A miniature teddy bear nestled among elaborate floral displays and handmade garden bouquets adorning a granite monument at Springfield Hospital Center in Sykesville yesterday.
The tributes and the stone dedicated to "those who gave unselfishly of themselves to advance medical education and research" served as the backdrop for the annual State Anatomy Board memorial service.
Among the nearly 800 donors whose bodies were given to science last year were an athlete, a prisoner, a grandmother and an infant who lived less than a day. All of them helped medical students, surgeons and paramedics reach a better understanding of human anatomy.
"These donations say that you have taken the time to think ahead and to think how you might help others," said Dr. Mark Teaford, chairman of the anatomy board. "In one simple gesture, these donors have taught us in immeasurable ways about themselves and about humanity."
The Uniformed Services University of the Health Sciences in Bethesda presented the colors at the outset of the service, which has been performed for 31 years. Music ranged from elegant classics to familiar hymns before ending with a poignant rendition of taps.
"I am glad to participate in a service to people, who, even in death, served others," said Marine Capt. Tim Gerlach, who sang "The Star-Spangled Banner" solo and unaccompanied.
Protestant, Catholic and Muslim clerics offered prayers. Two military officers performed a precision flag ceremony, unfurling Old Glory above the monument and then solemnly refolding it.
The children and grandchildren of Alverta DeShields, who died nearly two years ago, filled the front row.
"This was a charitable action on her part, her way of returning something," said James DeShields of his mother.
The donation inspired the entire family, said his sister, Dorothea Bennett.
"We are all donors, too," she said. "Science can do so many things and find ways to help others in so many ways because of these gifts."

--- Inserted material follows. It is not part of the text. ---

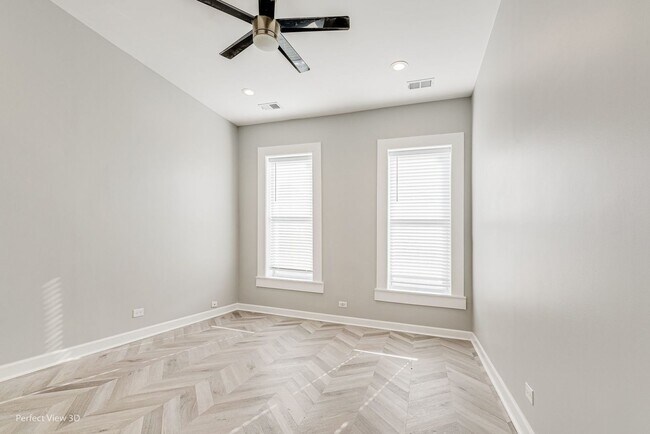 Foto del edificio - 1738 W 18th St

Becky Munsell of Centreville remembered seeing a picture from the annual service in the newspaper last year, on the day her brother Austin F. "Jerry" Schmidt III died. The former Johns Hopkins All-American lacrosse player who also coached the sport at Hobart and Princeton universities, was a donor. Munsell, Schmidt's widow, Olga, and his lifelong friend Phil Sutley attended the service.

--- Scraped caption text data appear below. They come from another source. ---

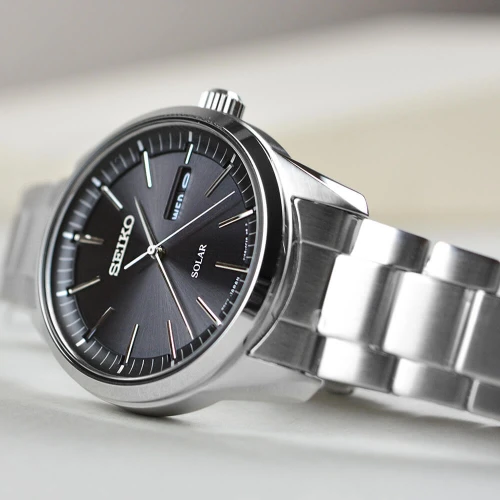 Чоловічий годинник SEIKO CS SPORTS SNE527P1 купити за ціною 14100 грн на сайті - THEWATCH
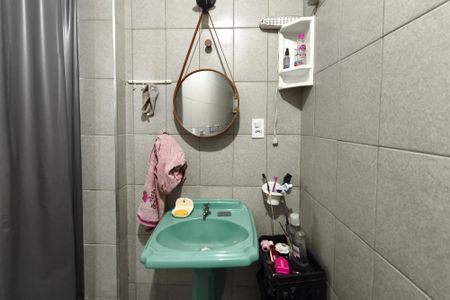 Casa à venda com 200m², 3 quartos e 2 vagasBanheiro Suíte 2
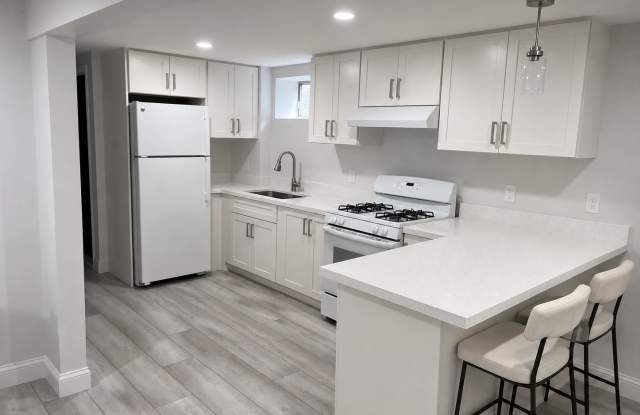 38 A Eden Ave photos photos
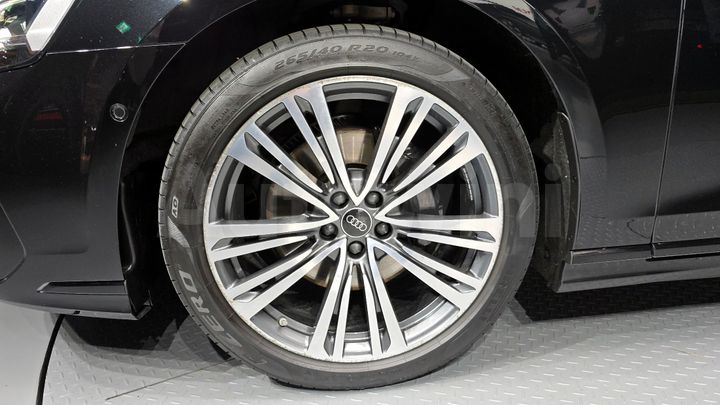 Audi A8 2023 — 5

"I didn't expect so grand a service with a military color guard and so many people," Sutley said.
LaShune and Derek McEwen came with their 2-year-old son, Derek Jr., in memory of the newborn son they lost in October.
"He only lived 45 minutes, but with this donation he has helped someone else," said LaShune McEwen of Columbia. "Now we have somewhere to visit and remember him."

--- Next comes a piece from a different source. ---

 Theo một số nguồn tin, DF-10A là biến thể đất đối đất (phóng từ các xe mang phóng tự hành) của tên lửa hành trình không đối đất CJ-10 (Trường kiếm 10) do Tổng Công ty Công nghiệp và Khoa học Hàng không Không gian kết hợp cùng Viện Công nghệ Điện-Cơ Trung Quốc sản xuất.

Gloria Trueheart drove from Capitol Heights to reflect on a friend and donor who died in prison.
"I appreciate this service," she said. "It brings closure for him."
At the end of the ceremony, Peg Feldman read a poem she had written to her late husband.
In "The Empty Chair," she wrote of nearly six decades of marriage. Then she complimented organizers of the ecumenical service for their compassion and choice of a peaceful setting in a grove of stately oak trees on the hospital grounds.
One tree had fallen recently, but the others stood in full summer greenery, towering over the gathering.
"It is wonderful to see the universe just keeps going on," Feldman said.